Segera Hana membuka mukena putih polos tanpa corak itu, yang membaluti seluruh tubuhnya, dilipat dengan rapi kain penutup tubuhnya itu.
*****
"Bu, apa sebaiknya kita jodohkan saja anak kita itu?" saran Hadi pada istrinya matanya masih saja terlihat sangat sendu.
Sumi tersentak kaget saat Hadi berkata tentang perjodohan sang putri sulung.
"Tapi dengan siapa Pak?" tanya Sumi membalikkan tubuhnya menghadap kearah Hadi, yang beberapa hari terakhir ini terus melamun perihal yang sama.
Apa Hana adalah beban bagi orang tuanya?
Hadi melirik istrinya itu yang masih mematung dan menatapnya tajam. Pria tua itu kini menyesap kopi hitam yang sudah di suguhkan istrinya sejak tadi.
"Dengan anak ummi Salamah, dia punya bujangan ganteng lagi udah punya gelar Gus, bukankah sejak dulu kita sudah punya rencana agar menjodohkan mereka, bahkan saat Hana berada di dalam kandunganmu!" jelas Hadi mengukir semua kata dan kenangan dulu serta janji yang pernah diucapkan.
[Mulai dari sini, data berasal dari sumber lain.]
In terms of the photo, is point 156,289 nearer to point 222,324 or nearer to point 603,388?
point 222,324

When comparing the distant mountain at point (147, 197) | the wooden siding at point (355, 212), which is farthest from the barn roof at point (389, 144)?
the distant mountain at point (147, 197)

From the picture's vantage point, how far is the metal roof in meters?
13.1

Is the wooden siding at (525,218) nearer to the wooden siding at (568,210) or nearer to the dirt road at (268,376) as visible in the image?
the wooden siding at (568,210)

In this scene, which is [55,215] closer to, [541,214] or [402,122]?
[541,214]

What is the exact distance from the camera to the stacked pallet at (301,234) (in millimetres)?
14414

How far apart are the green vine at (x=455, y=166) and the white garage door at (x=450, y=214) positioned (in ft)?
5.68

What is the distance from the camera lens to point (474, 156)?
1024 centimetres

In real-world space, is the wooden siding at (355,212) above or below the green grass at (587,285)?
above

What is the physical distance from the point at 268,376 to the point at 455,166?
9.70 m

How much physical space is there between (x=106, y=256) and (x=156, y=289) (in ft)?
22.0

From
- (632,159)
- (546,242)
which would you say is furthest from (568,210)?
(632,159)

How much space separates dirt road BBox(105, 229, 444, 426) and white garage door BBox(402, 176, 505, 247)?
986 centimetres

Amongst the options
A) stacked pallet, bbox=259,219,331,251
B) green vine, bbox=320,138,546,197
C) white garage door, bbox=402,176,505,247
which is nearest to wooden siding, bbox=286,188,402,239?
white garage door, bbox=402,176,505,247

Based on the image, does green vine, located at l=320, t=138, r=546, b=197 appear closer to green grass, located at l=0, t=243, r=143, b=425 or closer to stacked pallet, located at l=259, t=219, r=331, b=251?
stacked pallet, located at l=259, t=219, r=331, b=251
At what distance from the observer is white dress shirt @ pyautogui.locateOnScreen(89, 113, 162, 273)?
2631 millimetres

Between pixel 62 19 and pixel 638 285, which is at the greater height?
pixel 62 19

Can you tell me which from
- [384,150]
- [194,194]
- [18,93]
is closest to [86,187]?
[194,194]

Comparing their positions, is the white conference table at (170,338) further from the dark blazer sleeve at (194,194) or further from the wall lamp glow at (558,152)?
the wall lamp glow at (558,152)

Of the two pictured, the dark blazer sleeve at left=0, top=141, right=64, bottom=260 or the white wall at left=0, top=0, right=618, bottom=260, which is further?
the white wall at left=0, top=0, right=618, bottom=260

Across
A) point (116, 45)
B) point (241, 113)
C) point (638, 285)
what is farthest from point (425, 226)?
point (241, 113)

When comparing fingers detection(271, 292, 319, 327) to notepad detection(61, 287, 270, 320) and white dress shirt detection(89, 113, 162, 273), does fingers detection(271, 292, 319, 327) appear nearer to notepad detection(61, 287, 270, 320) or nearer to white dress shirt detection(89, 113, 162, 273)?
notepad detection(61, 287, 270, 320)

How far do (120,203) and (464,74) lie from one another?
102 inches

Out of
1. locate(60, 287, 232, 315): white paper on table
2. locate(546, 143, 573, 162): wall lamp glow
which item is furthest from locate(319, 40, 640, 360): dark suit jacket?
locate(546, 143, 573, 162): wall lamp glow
Sumi terdiam sejenak memikirkan apa ini benar atau hanya lelucon semata? Rupanya, wanita itu sedikit lupa karena perihal usianya yang beranjak tua dengan rambut yang beruban. Sumi tersenyum sumringah saat ingatan itu kembali dan begitu bahagia Sumi, sepertinya ini akan menjadi jalan indah bagi Hana.
"Sumi kalo anaknya perempuan 'ntar jodohkan ya sama anak ku!" ucap Ummi Salamah sambil menimbang balita lucu dengan bulu mata lentik dan hidung mancung, kulitnya putih bersih tidak ada noda disana.
"Iya, semoga aja yang ada dalam kandunganku isinya bayi perempuan," timpal Sumi sambil mengelus-ngelus perut buncit yang sudah menginjak sembilan bulan.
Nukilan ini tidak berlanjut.